Post-process document info#
convert doc_year to int#
df_doc_info['doc_year'] = [
bg_sync.parse_numeric_string(
text=text,
).get_data()
if str(text) != 'nan' else text
for text in df_doc_info['doc_year']
]
check doc_year#
df_doc_info['doc_year'].unique().tolist()
"""
[nan, 2022.0, 2020.0, 2023.0, 2018.0, 2021.0, 2019.0, 2013.0, 2015.0, 2009.0, 2003.0, 2010.0, 2000.0, 2001.0, 2002.0, 2008.0, 2004.0, 2016.0, 2011.0, 2012.0, 1995.0, 2017.0, 1990.0, 2014.0, 2018.5]
"""
merge df_doc_info on df_reports#
df_reports = pd.merge(
left=df_reports,
right=df_doc_info,
on=['doc_name'],
how='left',
)
Save data with document info#
save df_reports#
df_reports.to_csv(f"/tmp/reports_data_2023-08-21.csv", index=False)
read reports from saved file#
df_reports = pd.read_csv(f"/tmp/reports_data_2023-08-21.csv")
Document selection#
filter documents from 2021 onward#
df_reports = df_reports[df_reports['doc_year'].map(float) > 2021].reset_index(drop=True)
select first 5 documents#
doc_names = df_reports['doc_name'].tolist()[:5]
Document processing#
trigger processing for a couple of documents#
for doc_num, doc_name in enumerate(doc_names):
logger.info(f"Running quant-structuring pipeline for: ({doc_num}/{len(doc_names)}) {doc_name}")

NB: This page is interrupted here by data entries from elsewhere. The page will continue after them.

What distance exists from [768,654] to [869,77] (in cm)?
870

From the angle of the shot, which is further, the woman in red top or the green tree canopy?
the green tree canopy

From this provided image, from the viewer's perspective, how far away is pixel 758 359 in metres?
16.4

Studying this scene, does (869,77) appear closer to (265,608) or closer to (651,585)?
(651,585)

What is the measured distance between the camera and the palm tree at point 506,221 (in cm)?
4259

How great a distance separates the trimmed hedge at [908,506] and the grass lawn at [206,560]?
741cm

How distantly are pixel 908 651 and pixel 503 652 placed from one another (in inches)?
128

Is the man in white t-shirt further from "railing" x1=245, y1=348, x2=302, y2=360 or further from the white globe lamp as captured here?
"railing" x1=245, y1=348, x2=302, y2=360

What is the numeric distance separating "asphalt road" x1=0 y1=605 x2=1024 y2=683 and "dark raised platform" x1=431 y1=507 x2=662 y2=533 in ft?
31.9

resp = bg_async.structure_quants_pipeline(
doc_name=doc_name
)
Next Steps#
* The document processing for doc_names has been triggered now.
* We can wait for the output to be ready.
* Once the output is ready, we can move on to extract relevant quantiative/qualitative data.
* See company_research/data_extraction.py for an example of data extraction.